薬をなるべく(すく)なくすることを目的として研究しています。少量で長く効く新たな薬剤形態(モダリティー)として、 「分子標的薬を志向した人工中分子」を創成しており、その中でも特に「中分子共有結合薬(bioTCI)」の取得に注力しています。
例えば、ガン細胞などの疾患分子に結合するbioTCI を取得すれば、1 回の投与で持続的な疾患治療につながります。
以下は初学者(高校/大学初等クラス)向けの簡単な解説記事ですが、HPには書けないmysterious secret projectも常に2〜3件進行しています。

★ 中・高分子型の共有結合薬(bioTCI)についての総説

アスピリン(バファリン)に代表される共有結合薬(Targeted Covalent Inhibitor; TCI)は、120年以上の長い歴史を持ち、そのほとんどが低分子です。私たちは、低分子TCIよりも分子標的性の高い、中・高分子型の共有結合薬(bioTCI)に着目し、その中でも特に作製が容易な「中分子bioTCI」(midTCI)に特化した研究開発を行ってきました。具体的には:
@ ペプチド型TCIのコンビナトリアルスクリーニング
A DNAアプタマーのTCI化
を、世界に先駆けて報告してきました。これらを含めた、bioTCIの歴史的背景および最新の動向を、総説として発表いたします。なお、コンビナトリアルスクリーニングとは、多数(10^9種類)の候補化合物の中から分子標的性TCIを選び出す方法であり、DNAアプタマーとは、分子標的性を持つDNAのことです。

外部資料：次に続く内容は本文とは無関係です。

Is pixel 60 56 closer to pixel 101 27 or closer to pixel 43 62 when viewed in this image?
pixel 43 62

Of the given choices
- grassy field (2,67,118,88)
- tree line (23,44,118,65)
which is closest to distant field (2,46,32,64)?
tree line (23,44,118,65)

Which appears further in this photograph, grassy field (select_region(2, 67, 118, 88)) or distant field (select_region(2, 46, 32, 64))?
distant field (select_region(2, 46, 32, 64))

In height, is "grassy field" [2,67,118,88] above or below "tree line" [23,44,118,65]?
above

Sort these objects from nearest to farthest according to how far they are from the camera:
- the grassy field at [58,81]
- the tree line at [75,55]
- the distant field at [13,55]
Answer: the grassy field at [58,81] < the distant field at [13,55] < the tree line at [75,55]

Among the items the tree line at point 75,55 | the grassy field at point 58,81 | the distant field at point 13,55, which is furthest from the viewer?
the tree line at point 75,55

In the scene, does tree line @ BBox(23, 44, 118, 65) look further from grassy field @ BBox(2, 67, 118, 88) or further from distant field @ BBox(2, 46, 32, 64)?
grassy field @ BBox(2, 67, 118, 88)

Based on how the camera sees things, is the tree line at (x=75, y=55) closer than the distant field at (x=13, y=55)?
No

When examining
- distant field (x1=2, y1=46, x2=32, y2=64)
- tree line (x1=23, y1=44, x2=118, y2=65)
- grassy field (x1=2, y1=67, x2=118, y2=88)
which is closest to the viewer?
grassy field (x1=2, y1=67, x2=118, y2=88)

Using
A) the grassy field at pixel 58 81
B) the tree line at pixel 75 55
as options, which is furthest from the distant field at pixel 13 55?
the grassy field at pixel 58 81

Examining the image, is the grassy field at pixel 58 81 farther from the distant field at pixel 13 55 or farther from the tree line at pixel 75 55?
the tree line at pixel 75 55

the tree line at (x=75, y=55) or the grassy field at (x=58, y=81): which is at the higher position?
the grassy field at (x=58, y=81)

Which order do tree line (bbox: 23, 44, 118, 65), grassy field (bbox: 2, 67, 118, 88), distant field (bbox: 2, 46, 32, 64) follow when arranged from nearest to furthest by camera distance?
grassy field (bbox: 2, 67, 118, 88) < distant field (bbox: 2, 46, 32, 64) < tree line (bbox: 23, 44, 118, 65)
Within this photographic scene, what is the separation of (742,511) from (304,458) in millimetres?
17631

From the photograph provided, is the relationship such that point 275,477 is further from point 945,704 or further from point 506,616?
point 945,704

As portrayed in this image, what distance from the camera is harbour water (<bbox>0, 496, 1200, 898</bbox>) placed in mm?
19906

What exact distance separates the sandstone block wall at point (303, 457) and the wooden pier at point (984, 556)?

bioTCIs: Middle-to-Macro Biomolecular Targeted Covalent Inhibitors Possessing Both Semi-Permanent Drug Action and Stringent Target Specificity as Potential Antibody Replacements
by Jay Yang, Yudai Tabuchi, Riku Katsuki, and Masumi Taki
Int. J. Mol. Sci. 2023, 24(4), 3525; https://www.mdpi.com/1422-0067/24/4/3525
In Topical Collection "State-of-the-Art Molecular Immunology in Japan"
オープンアクセスなので、どなたにもお読みいただけます。

★ 最近の研究成果

1.スッポン型中分子薬剤(中分子コバレントドラッグ)

副作用なく不可逆(永続)的に疾患関連白質のみを阻害する薬剤の探索システムを確立することで、薬剤投与を最小回数で済ませること(患者のQOL向上)を目的として、標的蛋白質だけに不可逆的に共有結合する中分子型共有結合性薬剤(middle-molecule covalent drug;ラボ内スラングで「スッポン型中分子」)の開発研究を行っています。

★スッポン型開発の歴史:
スッポン型は、アスピリンに始まり100年以上の長い歴史を持つ薬剤概念ですが、我々が「中分子コバレントドラッグ」の可能性を信じて実験を開始した2013年頃は、中分子はおろか低分子においてもコバレントドラッグの新規報告例は滅多にありませんでした。不可逆的に共有結合する生理活性物質は、薬(drug)というより毒(toxicophore)のイメージが強く、科学的根拠よりも「何となく怖いもの」という漠然とした理由で敬遠され続けていたのではないかと推測しています。我々は、もしも本当に標的以外への不可逆的結合(副作用)が問題となるのであれば、分子標的性を多点認識で極限まで高めればよいのではないかと考え、低分子ではなく中分子biologicsを薬剤モダリティーとして選び、これに注力してきました。

1-1. DNA型

世界初の概念である、DNA型共有結合性薬剤(DNA covalent drug)を提唱しました。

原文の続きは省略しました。